== ACTIVITY ==
Please retype the data below, starting at its first line and stopping after the line that contains "Pokemon TCG Mixed". Leave the pictures out of your answer.

== DATA FOR THIS EXERCISE ==
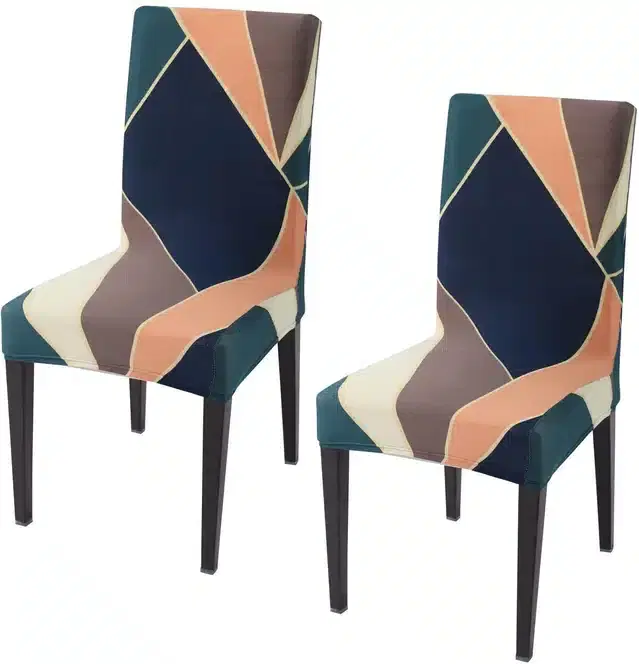 Polycotton Chair Cover, Multicolor, Pack of 2
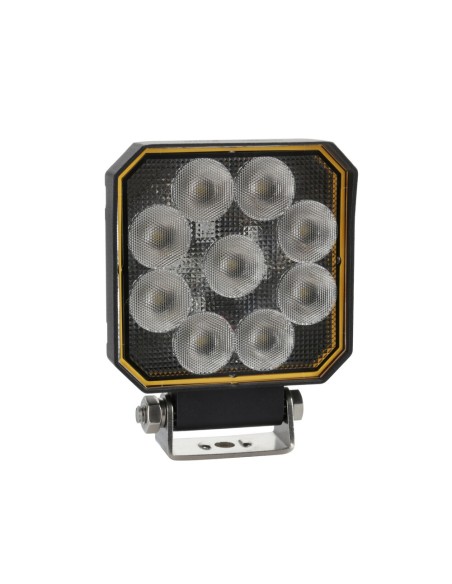 Faro ausiliario LED WL 30 10 30V 6000K impermeabile IP67 quadrato 101mm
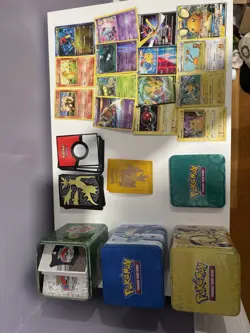 Pokemon TCG Mixed Card Lot Holo & Regular - Tins, Sleeves, Arcanine, Charmander - Image 1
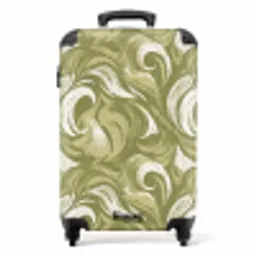 Abstract - Textuur - Groen NBS - Handbagage koffer - Volwassenen Unisex middel -productfoto_recht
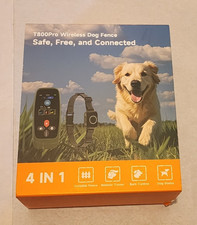 T800Pro Wireless Dog Fence 4-in-1 System Remote Trainer Bark Collar
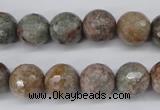 CGG15 15.5 inches 12mm faceted round ghost gemstone beads wholesale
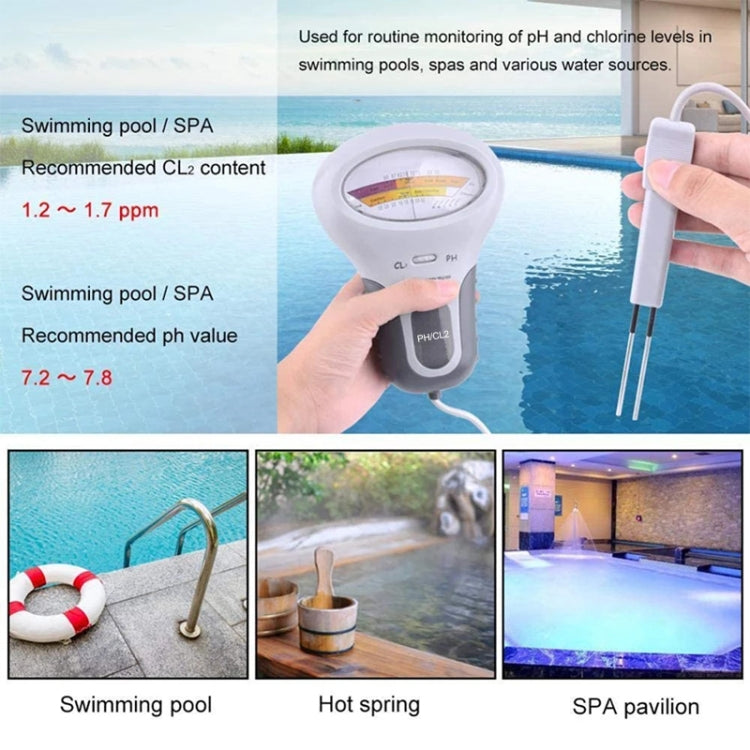 PC102 Swimming Pool Water Quality Tester PH Test Pen Chlorine Gas Water Quality Tester - PH & Moisture Meter by buy2fix | Online Shopping UK | buy2fix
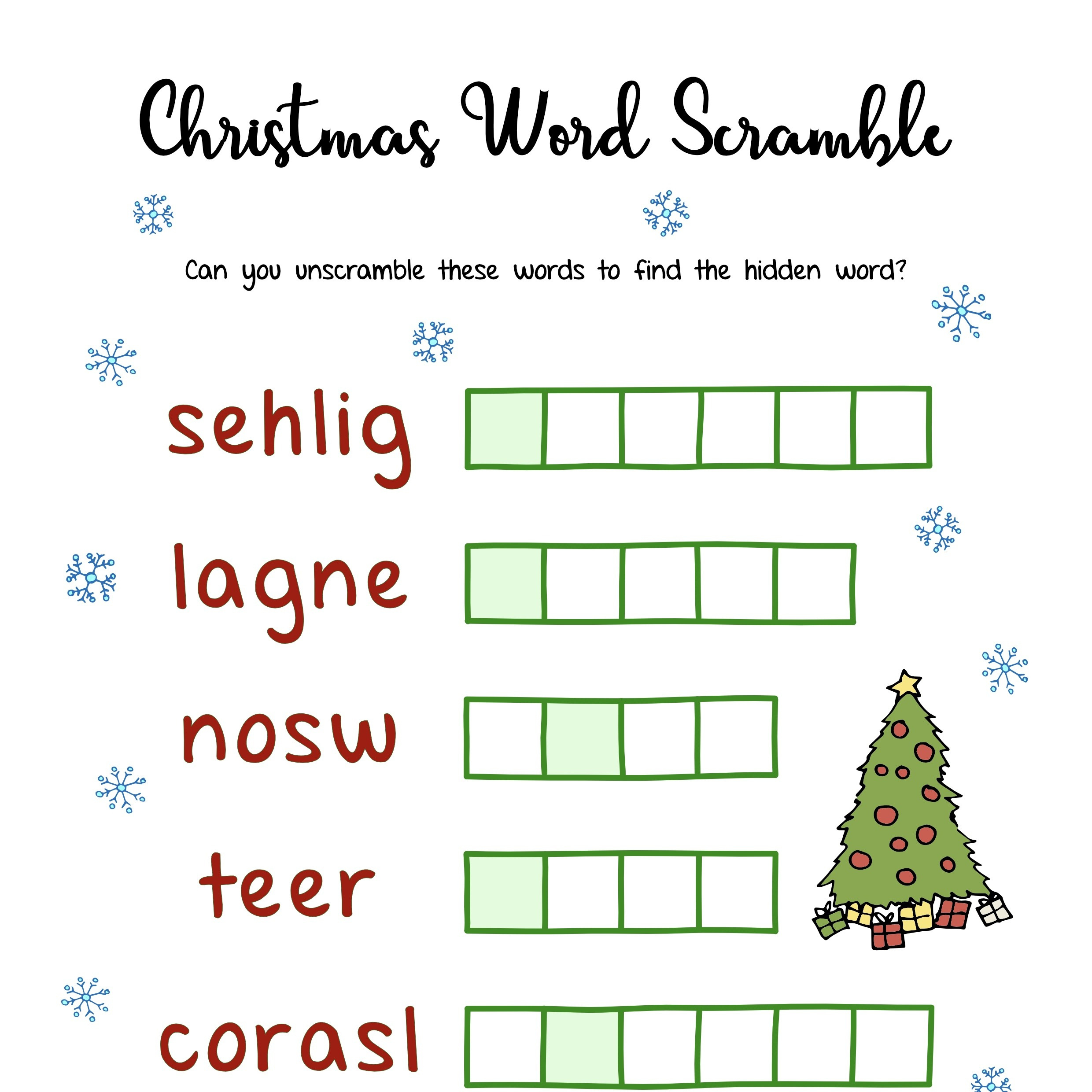 Free Christmas Printables – Puzzles | Mama Geek pertaining to Free Printable Christmas Puzzles And Games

== TASK ANSWER ==
 Polycotton Chair Cover, Multicolor, Pack of 2
 Faro ausiliario LED WL 30 10 30V 6000K impermeabile IP67 quadrato 101mm
 Pokemon TCG Mixed Card Lot Holo & Regular - Tins, Sleeves, Arcanine, Charmander - Image 1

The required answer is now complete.